Monday, September 10, 2012
The pin oak
Species name: Quercus palustris
Common name: Pin oak
My friend Tanya demanded more native species in my blog, so here we go! Another native tree, just for Tanya. The pin oak is just barely native to Ontario; the native range extends only as far north as my hometown so I guess I should be considered lucky! The native range extends quite far south, as far as Georgia and all the way west to Oklahoma and Kansas. In Ontario this tree is relatively rare except where planted for ornamental value, and it's difficult to say what might happen with climate change. Species ranges are expected to move towards the poles (so in this case, north) but one also has to keep competitive ability in mind before you make those kinds of assumptions. The pin oak is an incredibly poor competitor, especially when it comes to shade and moisture. In the spring, during the seasonal flooding periods, the pin oak is incredibly tolerant of being partially submerged, and opts to set leaves later in the season once the ground is drier. During the growing season, however, the pin oak is very intolerant of standing moisture around the trunk, and any moisture at all towards the base of the tree often leads to severe decay. Unlike most other oaks, the pin oak doesn't have a large taproot that it uses for underground support; instead it has a very shallow root system that stretches over a large area. Once the bottom of the trunk is rotten, the tree no longer has a support system and it is prone to being blown over during any kind of severe weather.
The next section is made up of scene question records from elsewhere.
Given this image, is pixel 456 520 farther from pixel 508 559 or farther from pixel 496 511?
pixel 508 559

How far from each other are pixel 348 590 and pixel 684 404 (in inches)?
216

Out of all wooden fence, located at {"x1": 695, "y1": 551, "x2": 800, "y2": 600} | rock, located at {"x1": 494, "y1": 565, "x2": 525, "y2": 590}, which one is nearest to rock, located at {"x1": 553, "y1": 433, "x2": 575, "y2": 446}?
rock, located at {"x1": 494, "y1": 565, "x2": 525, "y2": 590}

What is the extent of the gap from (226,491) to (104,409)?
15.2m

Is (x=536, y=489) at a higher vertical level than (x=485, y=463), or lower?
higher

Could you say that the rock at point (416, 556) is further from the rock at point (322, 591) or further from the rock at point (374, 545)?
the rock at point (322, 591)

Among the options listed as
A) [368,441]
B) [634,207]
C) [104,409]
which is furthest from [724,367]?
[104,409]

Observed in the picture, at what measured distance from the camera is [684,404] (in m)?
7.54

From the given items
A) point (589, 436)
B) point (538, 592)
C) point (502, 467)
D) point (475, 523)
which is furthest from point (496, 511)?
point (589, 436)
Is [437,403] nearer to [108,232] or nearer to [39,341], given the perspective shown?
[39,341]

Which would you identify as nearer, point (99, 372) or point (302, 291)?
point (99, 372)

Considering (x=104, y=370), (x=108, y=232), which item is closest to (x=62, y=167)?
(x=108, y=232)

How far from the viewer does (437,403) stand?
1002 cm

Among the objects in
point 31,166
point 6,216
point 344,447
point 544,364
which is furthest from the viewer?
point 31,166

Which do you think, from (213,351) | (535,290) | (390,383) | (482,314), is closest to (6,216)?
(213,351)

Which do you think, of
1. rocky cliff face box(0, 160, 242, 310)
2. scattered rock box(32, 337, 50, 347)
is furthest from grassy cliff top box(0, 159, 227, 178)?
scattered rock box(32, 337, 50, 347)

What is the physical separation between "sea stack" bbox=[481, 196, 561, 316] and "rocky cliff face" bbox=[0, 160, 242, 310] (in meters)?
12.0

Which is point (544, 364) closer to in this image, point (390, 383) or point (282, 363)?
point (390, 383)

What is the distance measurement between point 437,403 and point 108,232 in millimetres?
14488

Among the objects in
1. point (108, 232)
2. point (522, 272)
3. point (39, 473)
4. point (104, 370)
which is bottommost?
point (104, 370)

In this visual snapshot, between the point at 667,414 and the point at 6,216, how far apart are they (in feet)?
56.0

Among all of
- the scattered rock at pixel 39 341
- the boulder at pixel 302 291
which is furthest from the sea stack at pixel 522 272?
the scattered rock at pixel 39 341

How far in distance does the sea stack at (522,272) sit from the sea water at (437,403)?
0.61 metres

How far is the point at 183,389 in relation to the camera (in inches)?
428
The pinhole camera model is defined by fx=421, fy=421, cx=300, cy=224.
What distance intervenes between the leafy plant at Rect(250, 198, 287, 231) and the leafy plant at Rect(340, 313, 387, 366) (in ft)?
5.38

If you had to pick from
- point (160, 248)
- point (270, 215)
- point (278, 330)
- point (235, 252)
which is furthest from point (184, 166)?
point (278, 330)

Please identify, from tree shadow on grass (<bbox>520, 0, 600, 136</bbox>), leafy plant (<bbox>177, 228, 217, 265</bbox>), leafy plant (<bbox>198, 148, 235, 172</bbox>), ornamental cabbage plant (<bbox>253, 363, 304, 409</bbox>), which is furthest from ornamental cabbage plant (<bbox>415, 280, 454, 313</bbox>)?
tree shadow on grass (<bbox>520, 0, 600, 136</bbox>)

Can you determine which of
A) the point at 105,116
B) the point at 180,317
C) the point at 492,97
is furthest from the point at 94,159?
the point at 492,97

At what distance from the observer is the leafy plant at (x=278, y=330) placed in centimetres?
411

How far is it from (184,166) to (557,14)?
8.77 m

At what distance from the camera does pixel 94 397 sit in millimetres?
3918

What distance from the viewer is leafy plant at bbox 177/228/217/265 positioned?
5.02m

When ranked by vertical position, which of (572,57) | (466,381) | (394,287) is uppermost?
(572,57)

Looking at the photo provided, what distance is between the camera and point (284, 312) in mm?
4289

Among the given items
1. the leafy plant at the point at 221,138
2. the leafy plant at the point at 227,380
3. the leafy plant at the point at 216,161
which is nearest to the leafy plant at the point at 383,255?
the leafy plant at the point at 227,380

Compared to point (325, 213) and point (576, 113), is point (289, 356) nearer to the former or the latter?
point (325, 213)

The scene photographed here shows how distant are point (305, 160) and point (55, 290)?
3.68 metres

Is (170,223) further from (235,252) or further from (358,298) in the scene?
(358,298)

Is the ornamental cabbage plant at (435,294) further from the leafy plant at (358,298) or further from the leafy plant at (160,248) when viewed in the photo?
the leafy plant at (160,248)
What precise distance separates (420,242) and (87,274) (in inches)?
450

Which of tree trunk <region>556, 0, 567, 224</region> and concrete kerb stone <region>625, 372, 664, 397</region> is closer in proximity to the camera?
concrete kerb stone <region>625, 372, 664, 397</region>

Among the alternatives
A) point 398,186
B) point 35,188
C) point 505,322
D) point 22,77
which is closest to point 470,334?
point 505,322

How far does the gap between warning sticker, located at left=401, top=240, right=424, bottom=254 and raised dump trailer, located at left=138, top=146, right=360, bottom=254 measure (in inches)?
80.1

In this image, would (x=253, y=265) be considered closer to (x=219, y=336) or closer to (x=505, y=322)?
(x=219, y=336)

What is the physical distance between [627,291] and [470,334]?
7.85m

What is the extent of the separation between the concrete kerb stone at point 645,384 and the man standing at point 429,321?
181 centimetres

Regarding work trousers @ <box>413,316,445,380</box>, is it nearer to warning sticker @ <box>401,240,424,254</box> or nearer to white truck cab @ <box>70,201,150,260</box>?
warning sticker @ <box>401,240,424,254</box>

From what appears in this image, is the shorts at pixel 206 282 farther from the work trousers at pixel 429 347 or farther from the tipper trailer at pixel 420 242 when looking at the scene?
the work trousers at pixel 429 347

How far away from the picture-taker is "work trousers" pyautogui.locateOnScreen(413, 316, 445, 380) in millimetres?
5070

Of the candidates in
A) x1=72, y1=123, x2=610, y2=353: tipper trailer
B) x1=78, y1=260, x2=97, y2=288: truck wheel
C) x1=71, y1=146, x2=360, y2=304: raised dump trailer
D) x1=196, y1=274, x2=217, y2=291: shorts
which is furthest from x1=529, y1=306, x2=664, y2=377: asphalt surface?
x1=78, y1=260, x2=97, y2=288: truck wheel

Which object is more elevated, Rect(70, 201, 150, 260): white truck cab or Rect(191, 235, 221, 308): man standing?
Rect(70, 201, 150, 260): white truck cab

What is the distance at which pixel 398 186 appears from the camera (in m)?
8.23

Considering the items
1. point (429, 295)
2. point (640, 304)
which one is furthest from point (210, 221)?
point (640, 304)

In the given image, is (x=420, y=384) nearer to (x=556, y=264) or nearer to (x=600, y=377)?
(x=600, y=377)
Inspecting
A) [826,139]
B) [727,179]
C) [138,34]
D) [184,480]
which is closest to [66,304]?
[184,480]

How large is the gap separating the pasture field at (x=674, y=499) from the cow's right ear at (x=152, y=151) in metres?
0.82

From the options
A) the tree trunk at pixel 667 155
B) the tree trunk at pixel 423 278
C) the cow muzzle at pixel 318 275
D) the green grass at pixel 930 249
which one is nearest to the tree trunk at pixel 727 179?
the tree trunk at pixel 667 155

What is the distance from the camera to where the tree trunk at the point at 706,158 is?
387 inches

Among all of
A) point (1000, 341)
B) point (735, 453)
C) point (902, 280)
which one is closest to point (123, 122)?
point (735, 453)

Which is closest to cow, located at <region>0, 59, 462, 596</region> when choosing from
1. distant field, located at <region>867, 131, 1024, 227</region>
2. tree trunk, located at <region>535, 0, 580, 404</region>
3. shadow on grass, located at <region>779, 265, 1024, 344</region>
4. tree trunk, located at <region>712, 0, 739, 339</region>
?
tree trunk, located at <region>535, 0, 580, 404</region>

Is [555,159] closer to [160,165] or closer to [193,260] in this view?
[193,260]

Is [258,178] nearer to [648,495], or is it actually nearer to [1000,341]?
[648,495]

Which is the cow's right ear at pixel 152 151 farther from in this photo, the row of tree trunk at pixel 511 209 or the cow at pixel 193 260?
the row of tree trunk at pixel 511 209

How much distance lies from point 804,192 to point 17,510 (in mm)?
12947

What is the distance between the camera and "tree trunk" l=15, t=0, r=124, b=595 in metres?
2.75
This tree is also very shade intolerant; even small shrubs can out-compete this tree for resources when young. It just doesn't seem to have the ability to push up out of the lower canopy, even though the potential height of this tree is 60 feet or more.
I guess this is the first blog post where I have to admit that my plant identification skills are sometimes aided just by the location that I'm in. My hawk-eyed blog readers will notice that there's a post coming out of the ground in front of the tree with an information plaque on the top. All of Western University's campus is an arboretum, which is basically an outdoor museum of living plants. It's not quite a botanical garden, since botanical gardens often have public greenhouses associated with them (we don't), but they also have ALL plants labelled to the species level. At Western, it's only the trees that have labels, not all plants. The label contains the common name, the species name, the family that the species is in, and soon will have information about whether or not the tree is native, and whether or not the tree is considered invasive. It's incredibly convenient being able to walk around campus and learn about plant identification; you can actually walk up to the trees and touch them, smell them, feel their bark, break open young twigs to see what colour they are, etc. It's also incredibly helpful to be able to see a tree through the seasons, which can also help with remembering names of trees.
But back to the pin oak!
The uses of pin oak are many aside from the ornamental value of this plant. The pin oak is actually one of the many reasons why we now have an entire field of work called "forensic botany"! Sometimes the pin oak is sold as lumber under the name "red oak," which as you know is a completely different species. If it stopped there, then I wouldn't really see a problem. But in reality the wood of the pin oak is much weaker compared to the red oak, has much less of a desirable colour and grain pattern, and has many, many more knots in the wood than a red oak would. Using this species in place of red oak could lead to disastrous consequences, depending on the intended purpose of the wood. The best use of pin oak wood is as firewood, or to make wooden pins for building construction (where the common name probably originates). It is also a medicinal plant, having been used historically in a tea used to treat intestinal and abdominal pain.